The required output is the line with "Mobile With 25%" through the final line of the entries, each one exactly as it stands.

*** Opening of Data to use ***

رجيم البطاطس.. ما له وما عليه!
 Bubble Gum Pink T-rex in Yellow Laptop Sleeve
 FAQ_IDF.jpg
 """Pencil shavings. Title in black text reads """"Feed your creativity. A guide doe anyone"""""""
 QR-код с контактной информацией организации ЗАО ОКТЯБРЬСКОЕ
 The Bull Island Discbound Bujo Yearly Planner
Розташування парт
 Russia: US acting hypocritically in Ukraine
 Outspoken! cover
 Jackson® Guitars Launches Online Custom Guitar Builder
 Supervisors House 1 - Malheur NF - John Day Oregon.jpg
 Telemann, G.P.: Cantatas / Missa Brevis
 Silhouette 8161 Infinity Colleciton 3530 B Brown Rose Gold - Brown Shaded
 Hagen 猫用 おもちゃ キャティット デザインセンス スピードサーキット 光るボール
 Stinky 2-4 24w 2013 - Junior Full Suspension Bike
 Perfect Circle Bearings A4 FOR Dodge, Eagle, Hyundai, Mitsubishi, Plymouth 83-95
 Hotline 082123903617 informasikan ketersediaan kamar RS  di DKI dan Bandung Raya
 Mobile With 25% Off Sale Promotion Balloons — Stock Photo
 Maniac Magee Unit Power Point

*** Close of Data to use ***

Finished task →
 Mobile With 25% Off Sale Promotion Balloons — Stock Photo
 Maniac Magee Unit Power Point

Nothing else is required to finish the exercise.